As the Comment following Pa.R.Crim.P. 316 makes clear, paragraph (a) of that rule was intended to implement Argersinger v. Hamlin, 407 U.S. 25, 92 S. Ct. 2006, 32 L. Ed. 2d 530 (1972). The Commonwealth Court noted in Bacik v. Commonwealth, 61 Pa.Cmwlth. 552, 554-55, 434 A.2d 860, 862 (1981) (emphasis in original), appeal dismissed, 456 U.S. 967, 102 S. Ct. 2227, 72 L. Ed. 2d 841 (1982) that Argersinger "held that the federal constitution required that, `absent a knowing and intelligent waiver, no person may be imprisoned for any offense, whether classified as petty, misdemeanor, or felony, unless he was represented by counsel at his trial.'" The United States Supreme Court in Scott v. Illinois, 440 U.S. 367, 99 S. Ct. 1158, 59 L. Ed. 2d 383 (1979) interpreted the Argersinger rule as not requiring that the state must provide counsel whenever imprisonment is an authorized penalty; rather the Scott Court held "that the Sixth and Fourteenth Amendments to the United States Constitution require only that no indigent criminal defendant be sentenced to a term of imprisonment unless the State has afforded him the right to assistance of appointed counsel in his defense." Id. at 374-75, 99 S. Ct. at 1162-63. Here, appellant was incarcerated without having been afforded the aid of counsel. Thus, Rule 316 was violated.
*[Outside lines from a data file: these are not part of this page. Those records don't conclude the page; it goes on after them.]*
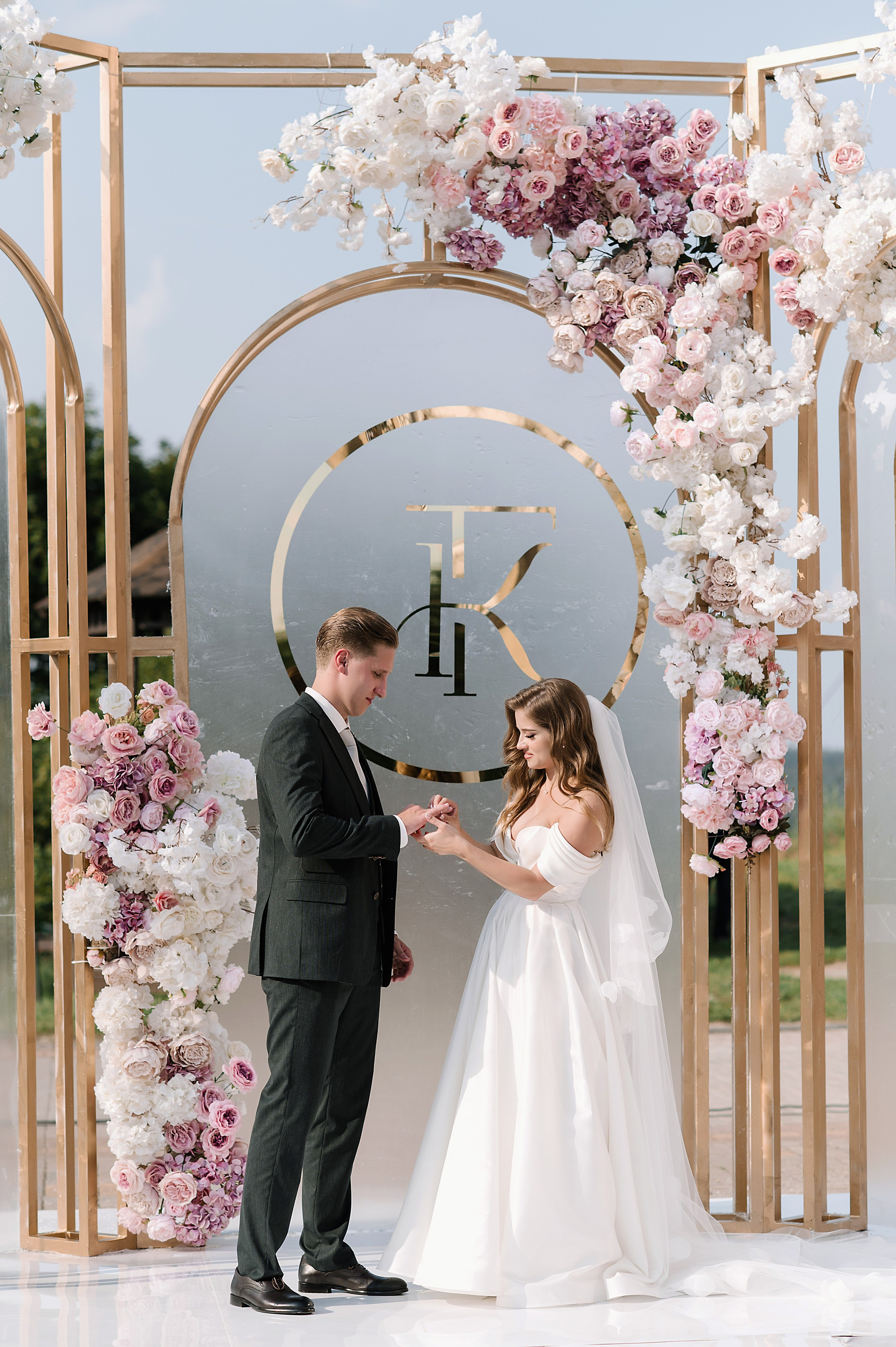 Свадьба Екатерины и Георгия. Семейный и свадебный фотограф в Туле Москве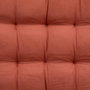 Voir la diapositive 4 : ATMOSPHERA Matelas de Sol 4 Pompons  Otto  60x120cm Terracotta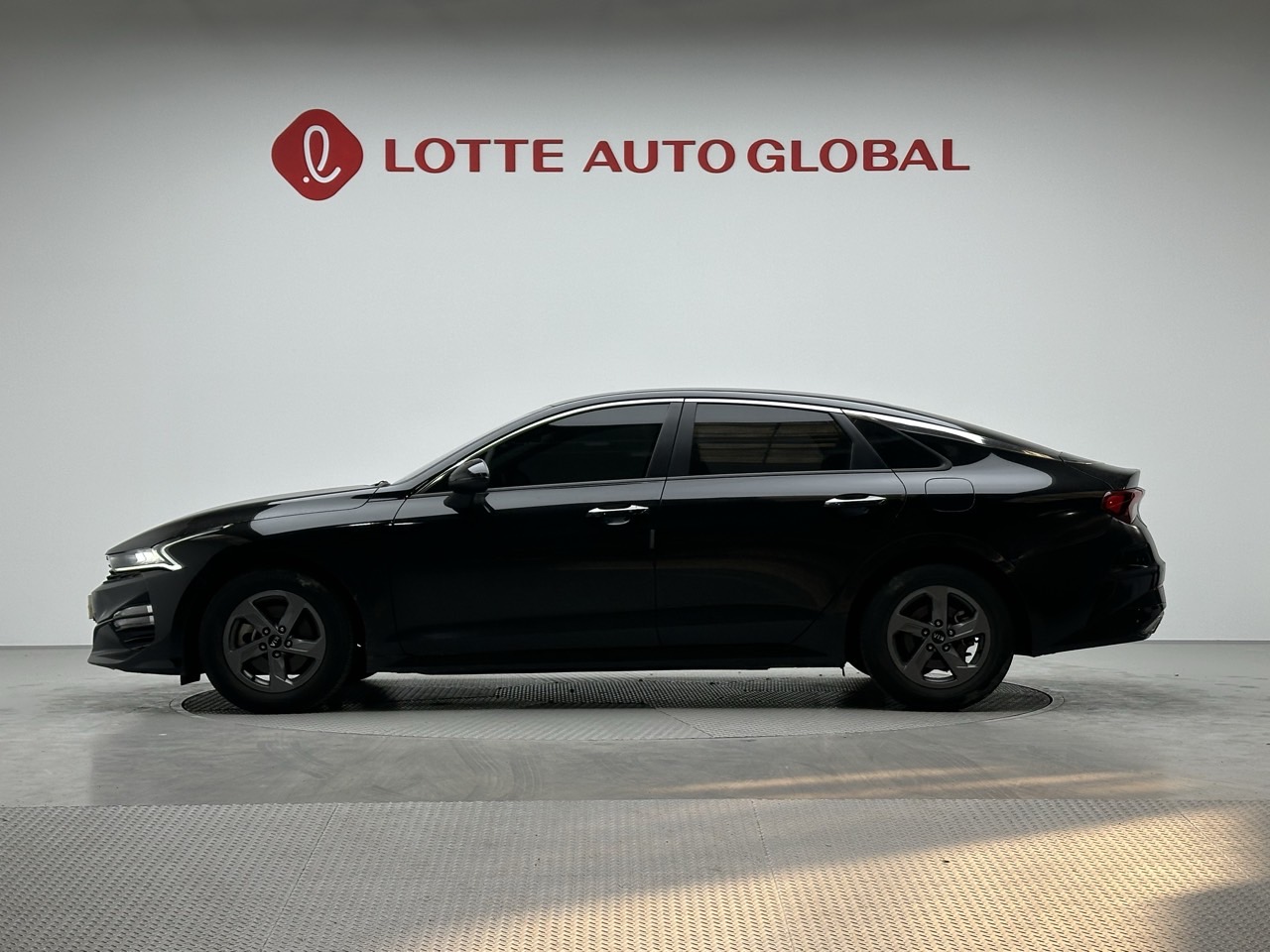 2021 KIA K5 (3Gen) 2.0 LPI Standard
Order reversed and the constable costs relating to transportation are stricken.
NOTES
[1] The Commonwealth concurs in the conclusion of the lower court that this matter should be remanded for an evidentiary hearing to determine whether appellant was unlawfully confined and whether transportation costs were improperly imposed. While it is true that the testimony in the June 10, 1981 hearing was not transcribed, we find that the aforementioned stipulated testimony constituted a sufficient basis upon which to review the denial of appellant's petition to strike. We can discern no useful purpose in remanding, and accordingly we proceed to review the merits of the within appeal. To do otherwise would undermine our interest in judicial economy.
[2] In light of our disposition, we need not reach appellant's other claims that (1) she demonstrated at the informal hearing her inability to pay her fine and (2) she was denied equal protection of the laws in that she was transported to Franklin County Prison because Chester County Prison had no facilities for women. Appellant argues that the disparate treatment she received as a woman which resulted in an incremental transportation cost was constitutionally indefensible.